= Directions for this task =
Please extract the lines of the listing below, starting with the line that contains "Is red volcanic rock [left=224, top=184, right=261, bottom=199]" and going on through the end of the listing, and reproduce them verbatim.

(Records from a spatial question set)
================================

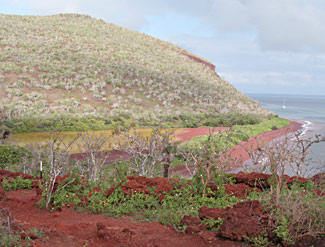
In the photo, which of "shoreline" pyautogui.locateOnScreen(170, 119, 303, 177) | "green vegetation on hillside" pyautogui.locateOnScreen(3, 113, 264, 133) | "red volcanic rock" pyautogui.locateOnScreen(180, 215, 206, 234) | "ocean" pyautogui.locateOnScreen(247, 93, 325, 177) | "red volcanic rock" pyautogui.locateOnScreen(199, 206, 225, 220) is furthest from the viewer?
"green vegetation on hillside" pyautogui.locateOnScreen(3, 113, 264, 133)

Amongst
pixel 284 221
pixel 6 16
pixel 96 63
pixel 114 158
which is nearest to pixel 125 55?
pixel 96 63

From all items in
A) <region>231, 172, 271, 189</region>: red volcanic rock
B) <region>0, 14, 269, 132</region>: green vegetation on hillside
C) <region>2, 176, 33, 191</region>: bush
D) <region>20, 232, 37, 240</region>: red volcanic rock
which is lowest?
<region>2, 176, 33, 191</region>: bush

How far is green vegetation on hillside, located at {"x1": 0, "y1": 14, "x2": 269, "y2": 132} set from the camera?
31984 millimetres

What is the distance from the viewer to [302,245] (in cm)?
457

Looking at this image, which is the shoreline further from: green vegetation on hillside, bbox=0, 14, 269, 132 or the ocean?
green vegetation on hillside, bbox=0, 14, 269, 132

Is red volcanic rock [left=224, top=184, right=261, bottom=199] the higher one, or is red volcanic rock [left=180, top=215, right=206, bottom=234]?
red volcanic rock [left=224, top=184, right=261, bottom=199]

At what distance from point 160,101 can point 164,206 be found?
32.8m

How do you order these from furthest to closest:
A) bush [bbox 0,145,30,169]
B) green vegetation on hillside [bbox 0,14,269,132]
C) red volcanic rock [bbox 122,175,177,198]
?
green vegetation on hillside [bbox 0,14,269,132] < bush [bbox 0,145,30,169] < red volcanic rock [bbox 122,175,177,198]

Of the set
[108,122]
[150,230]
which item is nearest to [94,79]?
[108,122]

================================

= Written answer =
Is red volcanic rock [left=224, top=184, right=261, bottom=199] the higher one, or is red volcanic rock [left=180, top=215, right=206, bottom=234]?
red volcanic rock [left=224, top=184, right=261, bottom=199]

At what distance from point 160,101 can point 164,206 be found?
32.8m

How do you order these from furthest to closest:
A) bush [bbox 0,145,30,169]
B) green vegetation on hillside [bbox 0,14,269,132]
C) red volcanic rock [bbox 122,175,177,198]
?
green vegetation on hillside [bbox 0,14,269,132] < bush [bbox 0,145,30,169] < red volcanic rock [bbox 122,175,177,198]

Of the set
[108,122]
[150,230]
which item is nearest to [94,79]?
[108,122]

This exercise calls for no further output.